Il giudice ha infatti motivato la sua ordinanza considerando che il Bangladesh solo recentemente ha abbattuto la dittatura corrotta e repressiva di Sheikh Hasina Wazed, al potere quasi ininterrottamente da ventotto anni mentre l'Egitto dal 2013, anno del colpo di Stato che lo ha portato al potere, conosce il violento pugno di ferro repressivo del generale Abdel Fattah al-Sisi, e basterebbe la vicenda del povero Regeni a ricordarlo.
Né il Bangladesh, quantomeno all'epoca in cui i migranti lo lasciarono ma il discorso, secondo il giudice romano, vale ancora oggi, né tanto meno l'Egitto possono essere considerati Paesi sicuri in quanto, sempre secondo il ragionamento del giudice, per dichiarare sicuro uno Stato non è sufficiente che esso non sia coinvolto in una guerra civile o internazionale, ma è fondamentale che in esso siano garantiti almeno i fondamentali diritti umani, e in base a tale presupposto il giudizio non può che essere negativo.
Il Tribunale di Roma, dal punto di vista giuridico, ha fondato la sua decisione su una sentenza del 7 maggio scorso della Corte di giustizia dell’Unione europea che, interpretando le norme della direttiva n. 2013/32 che disciplina le procedure comuni ai fini del riconoscimento e della revoca dello status di protezione internazionale, ha ritenuto che “la designazione di un Paese come di origine sicuro dipende dalla possibilità di dimostrare che, in modo generale e uniforme, non si ricorre mai alla persecuzione
” e tiene presenti decisioni già adottate da altri tribunali, come quella del Tribunale di Palermo dello scorso 10 ottobre che ha definito la Tunisia non sicura, con la conseguenza che al cittadino tunisino richiedente asilo non potrà applicarsi la frettolosa procedura di espulsione.

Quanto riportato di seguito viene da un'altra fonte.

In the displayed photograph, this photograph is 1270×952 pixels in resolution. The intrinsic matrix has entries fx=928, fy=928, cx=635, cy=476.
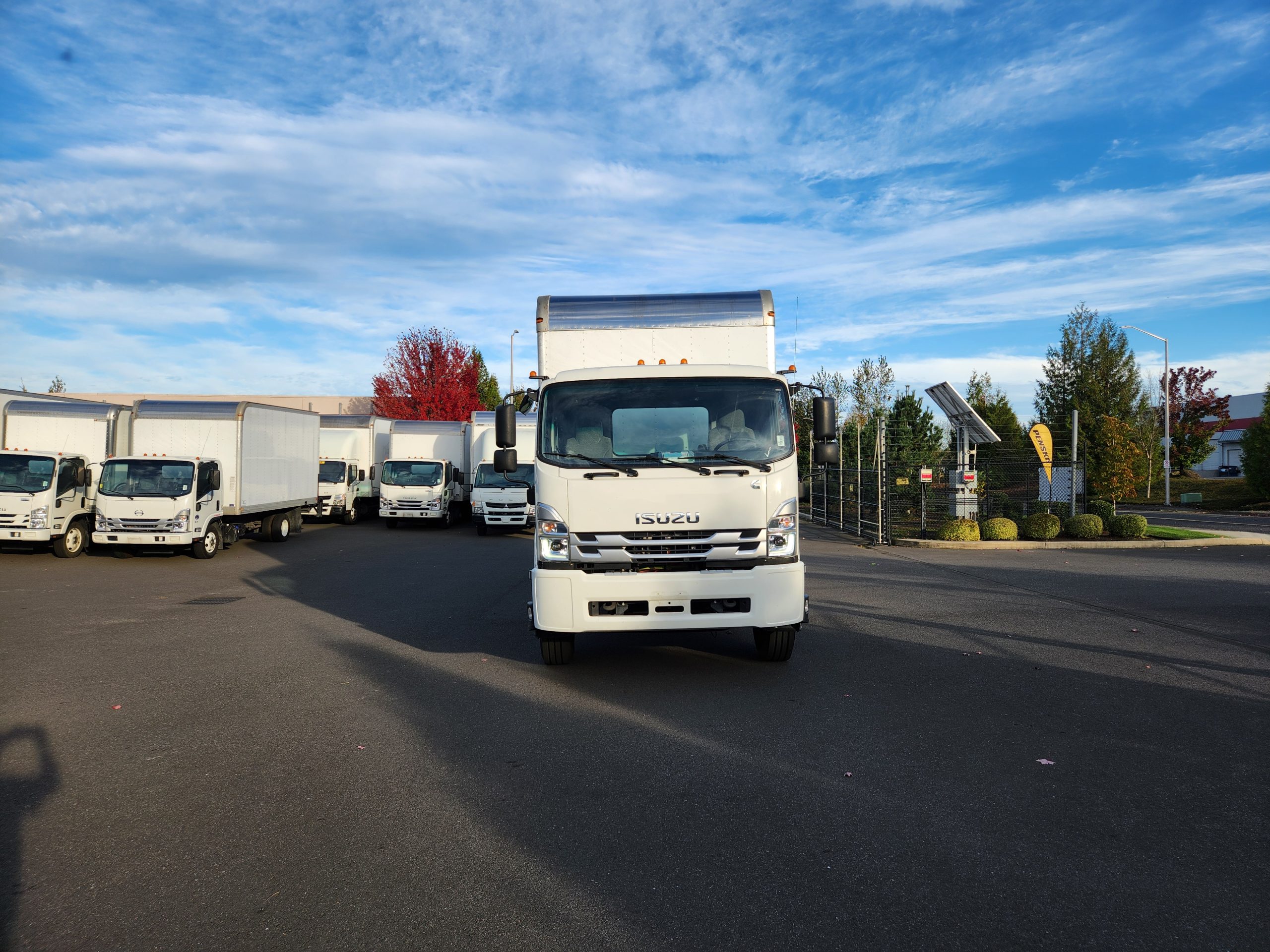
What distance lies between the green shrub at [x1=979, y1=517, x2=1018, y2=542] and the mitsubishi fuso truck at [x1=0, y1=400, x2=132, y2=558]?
60.8 feet

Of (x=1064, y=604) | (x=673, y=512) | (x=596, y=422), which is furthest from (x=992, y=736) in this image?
(x=1064, y=604)

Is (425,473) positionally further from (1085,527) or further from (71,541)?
(1085,527)

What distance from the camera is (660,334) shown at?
28.5 feet

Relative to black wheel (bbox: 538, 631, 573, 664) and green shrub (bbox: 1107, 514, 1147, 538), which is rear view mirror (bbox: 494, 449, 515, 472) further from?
green shrub (bbox: 1107, 514, 1147, 538)

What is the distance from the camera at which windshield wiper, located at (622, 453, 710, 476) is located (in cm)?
735

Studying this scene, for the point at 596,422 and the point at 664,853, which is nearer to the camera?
the point at 664,853

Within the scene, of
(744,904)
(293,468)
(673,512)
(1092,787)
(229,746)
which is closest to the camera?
(744,904)

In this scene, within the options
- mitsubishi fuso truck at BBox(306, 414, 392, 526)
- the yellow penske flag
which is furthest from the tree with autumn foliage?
mitsubishi fuso truck at BBox(306, 414, 392, 526)

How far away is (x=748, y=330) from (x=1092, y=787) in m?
5.08

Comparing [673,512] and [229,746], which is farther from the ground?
[673,512]

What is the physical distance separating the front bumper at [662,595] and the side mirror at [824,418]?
1.31 metres

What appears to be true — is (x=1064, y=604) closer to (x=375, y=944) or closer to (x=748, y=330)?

L'ordinanza del Tribunale di Roma è un vero e proprio smacco al governo Meloni, tanto che il guardasigilli Nordio a margine di un convegno a Palermo ha bollato il provvedimento giurisdizionale come “abnorme
” e ha affermato che “non può essere la magistratura a definire uno Stato più o meno sicuro, è una decisione di altissima politica. Prenderemo dei provvedimenti legislativi
”. Sarà insomma il governo a sottoporre la magistratura alle proprie definizioni burocratiche, diplomatiche e assolutamente lontane dalla realtà, un atteggiamento nei confronti dei magistrati che fu tipico del regime fascista, il quale non soltanto sottomise l'intera magistratura all'aberrante normativa fascista, ma selezionò, tra i magistrati ambiziosi, delinquenti senza scrupoli del calibro di Azzariti, Manca e Petraccone affinché componessero quella vergogna del tribunale della razza per colpire gli ebrei, e spedì un criminale in toga del calibro di Guerrazzi a dirigere la vergognosa Corte d'appello di Addis Abeba per colpire i neri.
Se ieri Mussolini deportava gli ebrei, oggi la sua discepola Meloni, rinnovando e aggiornando quelle leggi razziali, deporta i migranti, gli islamici e i poveri di pelle nera che cercano di sfuggire alla fame in cui sono condannati nei loro paesi di origine e alle persecuzioni politiche di regimi dispotici e corrotti.